> **Set task**: In the forum post about a storage tank heat exchanger, what size and kind of tank has the poster decided to build?

Storage Tank Heat Exchanger - Would this work?

  • Active since 1995, Hearth.com is THE place on the internet for free information and advice about wood stoves, pellet stoves and other energy saving equipment.

    We strive to provide opinions, articles, discussions and history related to Hearth Products and in a more general sense, energy issues.

    We promote the EFFICIENT, RESPONSIBLE, CLEAN and SAFE use of all fuels, whether renewable or fossil.
Status
Not open for further replies.

Mushroom Man

Member
Hearth Supporter
Sep 6, 2008
183
Eastern Ontario
After lurking for months, developing a basic understanding; I'm coming out. Last week I picked up a gasification boiler (Orlan EKO 60) and I need to install it over the next few months.

I'll be heating a 2700 sq.ft. house and a 2000 sq.ft. basement with 11 ft. ceilings. Additionally, I need to heat a 500 sq.ft. MushRoom in the barn this winter. There are plans to heat up to 6500 sq. ft in the barn over the next two years. A driveshed, garage and small animal barn are future heating considerations and that's why I purchased a fairly large capacity wood boiler.

My question to the brain trust relates to the storage tank that I am contemplating.

I have decided to build a 1000 U.S. gallon cement block tank. Three sides of the (future) tank are already built-in (basement walls). I intend to insulate the walls using styrofoam and bubble wrap and then line it with fiberglass, made from a marine epoxy resin.

The heat exchanger is potentially very time-consuming and expensive. Most people seem to be using copper spirals as a HX.

> **Supplied entries**:

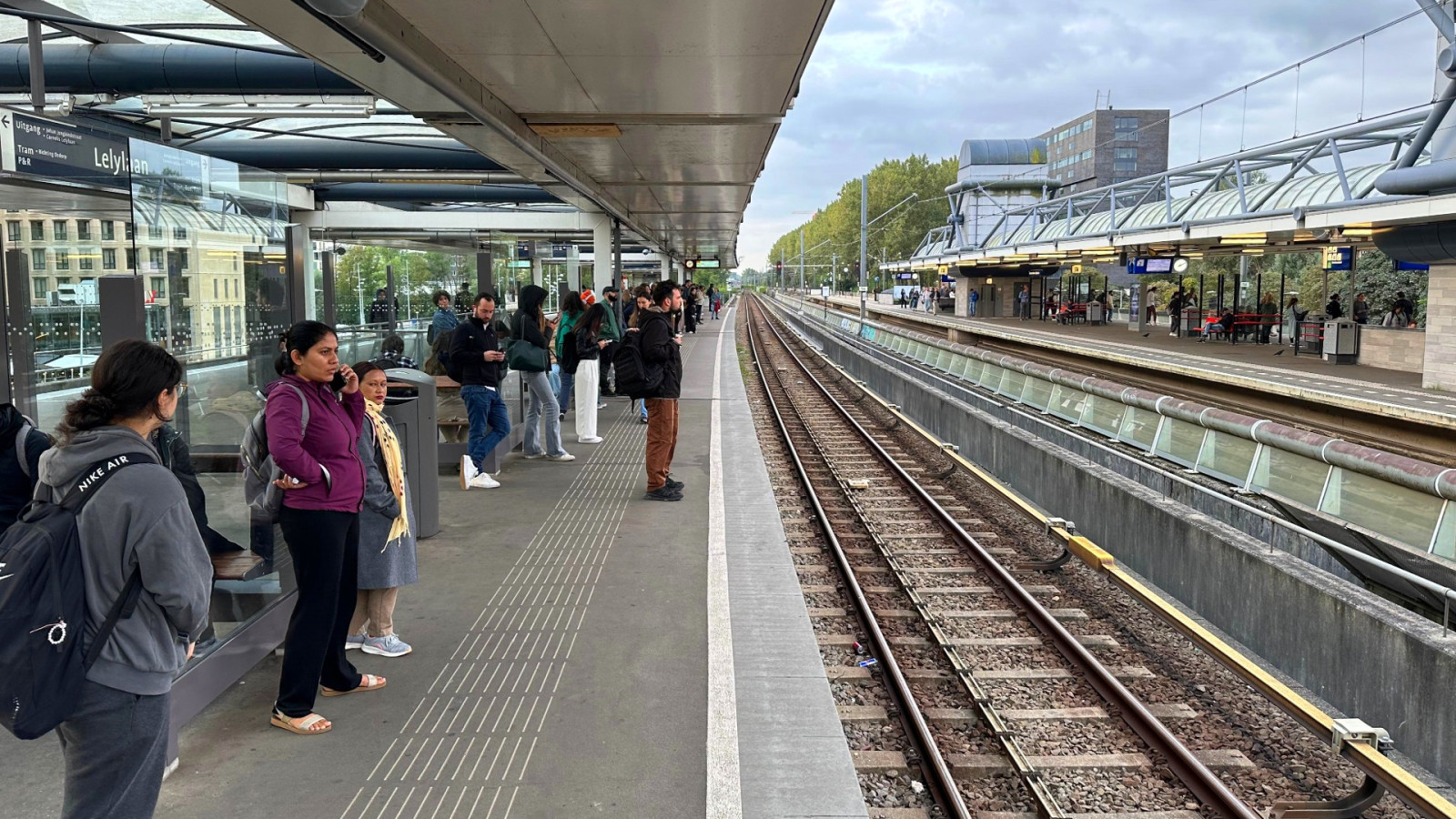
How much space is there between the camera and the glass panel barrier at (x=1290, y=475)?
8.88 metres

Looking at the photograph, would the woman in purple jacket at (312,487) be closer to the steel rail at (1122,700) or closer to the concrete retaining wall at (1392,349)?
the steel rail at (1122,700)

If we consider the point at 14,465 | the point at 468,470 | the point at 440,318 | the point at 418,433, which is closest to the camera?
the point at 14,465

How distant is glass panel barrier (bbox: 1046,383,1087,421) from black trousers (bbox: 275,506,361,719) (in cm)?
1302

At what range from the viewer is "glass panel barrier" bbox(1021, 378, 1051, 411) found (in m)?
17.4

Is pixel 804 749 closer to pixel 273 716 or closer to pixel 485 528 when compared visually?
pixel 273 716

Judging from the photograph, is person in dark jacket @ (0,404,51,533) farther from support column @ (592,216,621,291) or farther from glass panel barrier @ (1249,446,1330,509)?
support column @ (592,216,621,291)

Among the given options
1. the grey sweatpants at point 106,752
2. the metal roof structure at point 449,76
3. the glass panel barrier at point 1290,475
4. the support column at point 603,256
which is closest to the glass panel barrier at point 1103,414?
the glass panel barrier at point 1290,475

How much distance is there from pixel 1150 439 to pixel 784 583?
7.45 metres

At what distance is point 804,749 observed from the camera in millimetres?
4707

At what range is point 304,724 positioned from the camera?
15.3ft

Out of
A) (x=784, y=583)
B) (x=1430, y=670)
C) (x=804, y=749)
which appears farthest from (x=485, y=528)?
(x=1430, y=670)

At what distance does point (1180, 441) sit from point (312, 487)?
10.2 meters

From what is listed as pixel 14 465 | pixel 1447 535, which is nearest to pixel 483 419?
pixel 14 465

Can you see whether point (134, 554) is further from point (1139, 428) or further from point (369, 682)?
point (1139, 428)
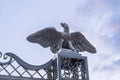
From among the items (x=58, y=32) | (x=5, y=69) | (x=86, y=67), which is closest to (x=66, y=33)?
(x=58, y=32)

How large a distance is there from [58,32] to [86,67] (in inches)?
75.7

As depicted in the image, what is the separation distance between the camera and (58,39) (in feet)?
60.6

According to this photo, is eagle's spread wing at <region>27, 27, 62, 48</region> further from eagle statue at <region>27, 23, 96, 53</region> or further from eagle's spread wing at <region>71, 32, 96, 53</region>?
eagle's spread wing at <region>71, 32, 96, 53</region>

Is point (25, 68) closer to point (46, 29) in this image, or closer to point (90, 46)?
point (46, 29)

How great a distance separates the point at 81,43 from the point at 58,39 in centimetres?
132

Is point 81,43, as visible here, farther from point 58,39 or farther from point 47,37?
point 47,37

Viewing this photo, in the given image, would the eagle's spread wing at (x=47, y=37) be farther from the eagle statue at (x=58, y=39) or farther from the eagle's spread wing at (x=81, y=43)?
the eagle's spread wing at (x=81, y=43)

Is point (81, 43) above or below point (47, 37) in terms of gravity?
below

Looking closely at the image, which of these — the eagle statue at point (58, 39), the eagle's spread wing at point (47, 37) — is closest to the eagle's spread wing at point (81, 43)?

--

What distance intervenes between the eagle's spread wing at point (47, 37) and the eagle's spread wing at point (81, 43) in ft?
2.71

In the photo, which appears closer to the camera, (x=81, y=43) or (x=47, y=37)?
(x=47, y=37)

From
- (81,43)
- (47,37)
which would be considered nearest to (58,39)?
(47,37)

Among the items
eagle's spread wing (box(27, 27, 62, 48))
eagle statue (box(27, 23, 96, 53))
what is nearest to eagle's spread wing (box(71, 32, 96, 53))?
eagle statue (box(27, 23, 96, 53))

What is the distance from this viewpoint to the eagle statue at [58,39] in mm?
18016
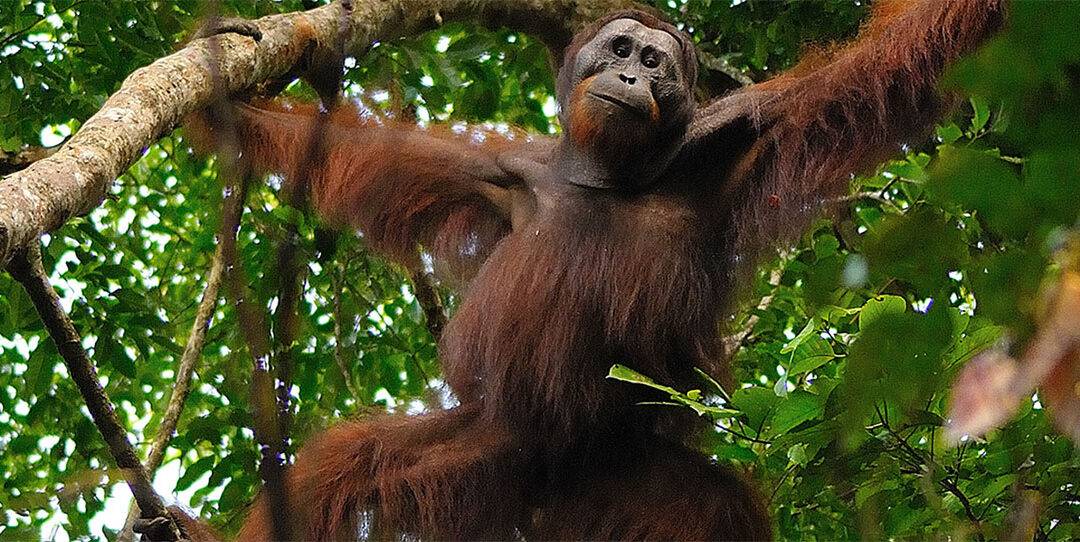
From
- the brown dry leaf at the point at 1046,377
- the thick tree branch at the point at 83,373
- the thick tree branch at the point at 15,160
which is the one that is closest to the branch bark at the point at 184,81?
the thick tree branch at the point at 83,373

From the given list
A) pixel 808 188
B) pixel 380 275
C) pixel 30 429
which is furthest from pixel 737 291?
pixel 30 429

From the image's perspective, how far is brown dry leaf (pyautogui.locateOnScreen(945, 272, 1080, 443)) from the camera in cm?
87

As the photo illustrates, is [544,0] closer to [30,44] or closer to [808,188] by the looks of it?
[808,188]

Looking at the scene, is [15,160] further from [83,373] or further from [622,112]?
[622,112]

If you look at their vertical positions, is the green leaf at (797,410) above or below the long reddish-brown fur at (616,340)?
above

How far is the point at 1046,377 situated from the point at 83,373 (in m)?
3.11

> **Correct response**: A 1000 U.S. gallon cement block tank.